Alex McPherson

No. 38 – Auburn Tigers
- Position: Kicker
- Class: Redshirt Senior

Personal information
- Born: August 29, 2003 (age 22)
- Listed height: 5 ft 9 in (1.75 m)
- Listed weight: 165 lb (75 kg)

Career information
- High school: Fort Payne (Fort Payne, Alabama)
- College: Auburn (2022–present);
- Stats at ESPN

= Alex McPherson =

American football player (born 2003)

Alex McPherson (born August 29, 2003) is an American football kicker who plays for the Auburn Tigers.

==Early life==
McPherson attended Fort Payne High School in Fort Payne, Alabama. On July 6, 2021 he committed to Auburn University. In October 2021, he broke the Alabama state field goal record for high school with a 61 yard field goal.

==College career==
===2022===
McPherson was a redshirt freshman and played four games in 2022 following then-starting kicker Anders Carlson being ruled out for the season with an injury. He made his career debut against Texas A&M, where he attempted three field goals and scored two.
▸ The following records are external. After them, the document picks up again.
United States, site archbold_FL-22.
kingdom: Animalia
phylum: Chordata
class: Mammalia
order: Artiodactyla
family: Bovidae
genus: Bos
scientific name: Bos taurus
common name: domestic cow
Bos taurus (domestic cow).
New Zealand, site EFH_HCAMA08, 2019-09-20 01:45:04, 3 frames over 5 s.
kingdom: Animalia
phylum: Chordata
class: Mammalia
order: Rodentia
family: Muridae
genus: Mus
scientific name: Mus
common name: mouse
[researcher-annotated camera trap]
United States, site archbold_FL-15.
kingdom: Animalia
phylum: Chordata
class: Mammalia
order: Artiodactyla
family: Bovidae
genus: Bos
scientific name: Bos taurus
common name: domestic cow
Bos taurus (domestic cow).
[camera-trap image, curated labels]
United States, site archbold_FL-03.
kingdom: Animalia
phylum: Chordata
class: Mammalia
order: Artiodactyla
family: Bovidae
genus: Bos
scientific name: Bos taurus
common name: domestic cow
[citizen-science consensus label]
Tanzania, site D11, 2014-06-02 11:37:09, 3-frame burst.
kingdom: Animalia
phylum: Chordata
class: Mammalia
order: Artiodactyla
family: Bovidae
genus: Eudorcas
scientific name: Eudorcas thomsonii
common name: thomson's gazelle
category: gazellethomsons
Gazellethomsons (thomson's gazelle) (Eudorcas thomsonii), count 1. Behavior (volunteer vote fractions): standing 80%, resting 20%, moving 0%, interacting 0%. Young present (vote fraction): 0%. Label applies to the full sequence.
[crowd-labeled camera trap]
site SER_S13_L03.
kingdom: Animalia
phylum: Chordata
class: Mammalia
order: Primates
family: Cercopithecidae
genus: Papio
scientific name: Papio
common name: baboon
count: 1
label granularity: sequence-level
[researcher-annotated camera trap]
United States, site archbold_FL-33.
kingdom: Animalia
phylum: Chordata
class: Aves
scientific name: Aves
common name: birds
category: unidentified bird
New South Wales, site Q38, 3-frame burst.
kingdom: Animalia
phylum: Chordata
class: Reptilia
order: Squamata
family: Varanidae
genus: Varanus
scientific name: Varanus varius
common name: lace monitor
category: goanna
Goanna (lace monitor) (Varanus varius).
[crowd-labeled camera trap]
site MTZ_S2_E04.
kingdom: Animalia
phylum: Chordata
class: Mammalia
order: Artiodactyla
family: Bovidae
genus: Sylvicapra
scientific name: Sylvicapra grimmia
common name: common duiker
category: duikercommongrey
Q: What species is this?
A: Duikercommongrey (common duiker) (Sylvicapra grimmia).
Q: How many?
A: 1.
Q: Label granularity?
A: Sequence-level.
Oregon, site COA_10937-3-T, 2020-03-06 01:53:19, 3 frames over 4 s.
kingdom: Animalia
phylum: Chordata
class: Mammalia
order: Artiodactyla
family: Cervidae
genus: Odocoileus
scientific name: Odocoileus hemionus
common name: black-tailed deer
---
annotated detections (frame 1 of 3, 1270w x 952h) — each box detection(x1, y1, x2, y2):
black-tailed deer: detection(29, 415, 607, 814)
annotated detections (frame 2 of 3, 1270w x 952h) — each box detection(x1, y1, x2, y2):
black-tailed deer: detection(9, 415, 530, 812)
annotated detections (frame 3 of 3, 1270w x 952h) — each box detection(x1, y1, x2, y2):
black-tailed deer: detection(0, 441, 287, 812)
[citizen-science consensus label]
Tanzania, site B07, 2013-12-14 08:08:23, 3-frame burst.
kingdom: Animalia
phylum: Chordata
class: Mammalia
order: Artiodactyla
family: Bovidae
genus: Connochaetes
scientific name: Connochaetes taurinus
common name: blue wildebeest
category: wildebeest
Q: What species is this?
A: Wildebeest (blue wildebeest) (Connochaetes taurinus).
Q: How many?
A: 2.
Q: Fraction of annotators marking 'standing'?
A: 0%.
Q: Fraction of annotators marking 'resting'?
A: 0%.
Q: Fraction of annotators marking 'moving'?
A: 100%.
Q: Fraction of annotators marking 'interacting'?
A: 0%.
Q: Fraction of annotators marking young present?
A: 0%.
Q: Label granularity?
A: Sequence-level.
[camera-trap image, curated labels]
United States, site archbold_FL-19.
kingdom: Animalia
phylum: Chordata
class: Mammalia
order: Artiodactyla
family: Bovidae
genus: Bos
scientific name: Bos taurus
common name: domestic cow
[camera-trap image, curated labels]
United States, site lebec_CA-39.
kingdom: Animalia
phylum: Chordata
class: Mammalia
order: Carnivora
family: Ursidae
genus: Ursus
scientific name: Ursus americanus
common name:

His longest field goal of the season was a 51-yard field goal against Western Kentucky.

===2023===
McPherson played in every game during the 2023 season, without a single missed field goal or extra point. He was a semifinalist for the Lou Groza Award.

===2024===
Throughout the 2024 season, McPherson suffered from ulcerative colitis. He played one game, against the Kentucky Wildcats. In December of the same year, he had surgery to remove his large intestine.

===2025===
In the pre-season, head coach Hugh Freeze expressed positivity that McPherson would be prepared to play in the upcoming season, as he re-gained weight that he lost due to his illness. He was named to the 2025 Lou Groza Award watch list in August. In the first three games of the season, he scored fifteen of fifteen extra points, alongside two field goals. Against the Arkansas Razorbacks, he tied the school record with six made field goals. He finished the season with 20 made field goals.

===2026===
McPherson stated that he was back to full strength ahead of spring practice in 2026.

===Career statistics===

| Year | Team | GP | Field goals |  |  |  | Extra points |  |  | Total points |
| FGM | FGA | FG% | Lng | XPM | XPA | XP% |
| 2022 | Auburn | 4 | 6 | 7 | 85.7 | 51 | 9 | 9 | 100.0 | 27 |
| 2023 | Auburn | 13 | 13 | 13 | 100.0 | 53 | 40 | 40 | 100.0 | 79 |
| 2024 | Auburn | 1 | 1 | 2 | 50.0 | 27 | 3 | 3 | 100.0 | 6 |
| 2025 | Auburn | 12 | 20 | 23 | 87.0 | 49 | 35 | 35 | 100.0 | 95 |

==Personal life==
McPherson's brother is Evan McPherson, a placekicker who has played for the Cincinnati Bengals.